The current NVIDIA driver version is 450.119.04.

GNU Compilers

Available GCC modules are:

gcc/9.3.0 (must load CUDA 11)
gcc/8.5.0 (must load CUDA 10)
gcc/10.3.0 (w/o CUDA)

IBM XL Compilers

To load the native IBM xlc/xlc++ and xlf (Fortran) compilers, run

module load xl/16.1.1.10

IBM XL Compilers are enabled for use with NVIDIA GPUs, including support for OpenMP GPU offloading and integration with NVIDIA's nvcc command to compile host-side code for the POWER9 CPU. Information about the IBM XL Compilers can be found at the following links:IBM XL C/C++, IBM XL Fortran

OpenMPI

openmpi/<version> module is avaiable with different compilers including GCC and XL. spectrum-mpi/<version> module provides IBM Spectrum MPI.

NVHPC/PGI

PGI compiler is provided in NVHPC (NVIDIA HPC SDK).

module load nvhpc/21.3

Software

Amber20

Users who hold Amber20 license can build Amber20 from its source code and run on Mist. SOSCIP/SciNet doesn't provide Amber license or source code.

:: Items ::
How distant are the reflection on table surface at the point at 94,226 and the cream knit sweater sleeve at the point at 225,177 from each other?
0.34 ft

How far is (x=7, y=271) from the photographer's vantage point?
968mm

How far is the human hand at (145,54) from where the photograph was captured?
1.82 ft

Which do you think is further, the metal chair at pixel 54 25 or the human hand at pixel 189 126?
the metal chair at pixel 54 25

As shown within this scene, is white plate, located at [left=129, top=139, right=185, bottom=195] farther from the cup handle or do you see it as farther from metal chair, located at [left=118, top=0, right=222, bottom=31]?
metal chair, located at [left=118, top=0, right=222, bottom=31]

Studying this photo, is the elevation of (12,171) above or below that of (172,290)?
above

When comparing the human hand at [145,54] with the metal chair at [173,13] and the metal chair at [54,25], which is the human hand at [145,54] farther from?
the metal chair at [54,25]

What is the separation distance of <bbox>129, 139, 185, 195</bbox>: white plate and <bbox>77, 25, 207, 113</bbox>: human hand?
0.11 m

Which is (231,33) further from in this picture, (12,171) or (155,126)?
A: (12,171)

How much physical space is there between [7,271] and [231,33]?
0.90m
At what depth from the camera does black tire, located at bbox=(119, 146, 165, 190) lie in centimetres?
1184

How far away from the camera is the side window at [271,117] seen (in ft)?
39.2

:: Parts of the exercise ::
1 > Print everything in the Mist compilers excerpt from "gcc/8.5.0 (must load" down to "IBM Spectrum MPI.".
2 > According to the Mist compilers excerpt, which GCC module requires loading CUDA 10?
3 > Pick up the Mist compilers excerpt after its final sentence and keep writing.
The rows are separate material and have no connection to the Mist compilers excerpt.

:: Responses to the tasks ::
1 >
gcc/8.5.0 (must load CUDA 10)
gcc/10.3.0 (w/o CUDA)

IBM XL Compilers

To load the native IBM xlc/xlc++ and xlf (Fortran) compilers, run

module load xl/16.1.1.10

IBM XL Compilers are enabled for use with NVIDIA GPUs, including support for OpenMP GPU offloading and integration with NVIDIA's nvcc command to compile host-side code for the POWER9 CPU. Information about the IBM XL Compilers can be found at the following links:IBM XL C/C++, IBM XL Fortran

OpenMPI

openmpi/<version> module is avaiable with different compilers including GCC and XL. spectrum-mpi/<version> module provides IBM Spectrum MPI.

2 > gcc/8.5.0

3 >
Building Amber20

Modules that are needed for building Amber20:

module load MistEnv/2021a cuda/10.2.2 gcc/8.5.0 anaconda3/2021.05 cmake/3.19.8

Cmake configuration:

cmake .. -DCMAKE_INSTALL_PREFIX=$HOME/where-amber-install -DCOMPILER=GNU -DMPI=FALSE -DCUDA=TRUE -DINSTALL_TESTS=TRUE -DDOWNLOAD_MINICONDA=FALSE -DOPENMP=TRUE -DNCCL=FALSE -DAPPLY_UPDATES=TRUE

Running Amber20

NVIDIA Pascal P100 and later GPUs like V100 do not scale beyond a single GPU. It is highly suggested to run Amber20 as a single-gpu job. A job example:

#!/bin/bash
#SBATCH --nodes=1
#SBATCH --gpus-per-node=1
#SBATCH --time=1:00:0
#SBATCH --account=soscip-<SOSCIP-project-ID>

module load MistEnv/2021a cuda/10.2.2 gcc/8.5.0 anaconda3/2021.05
export PATH=$HOME/where-amber-install/bin:$PATH
export LD_LIBRARY_PATH=$HOME/where-amber-install/lib:$LD_LIBRARY_PATH
pmemd.cuda .... <parameters> ...

Anaconda (Python)

Anaconda is a popular distribution of the Python programming language. It contains several common Python libraries such as SciPy and NumPy as pre-built packages, which eases installation. Anaconda is provided as modules: anaconda3

To install Anaconda locally, user need to load the module and create a conda environment:

module load anaconda3
conda create -n myPythonEnv python=3.8
  • Note: By default, conda environments are located in $HOME/.conda/envs. Cache (downloaded tarballs and packages) is under $HOME/.conda/pkgs. User may run into problem with disk quota if there are too many environments created. To clean conda cache, please run: "conda clean -y --all" and "rm -rf $HOME/.conda/pkgs/*" after installation of packages.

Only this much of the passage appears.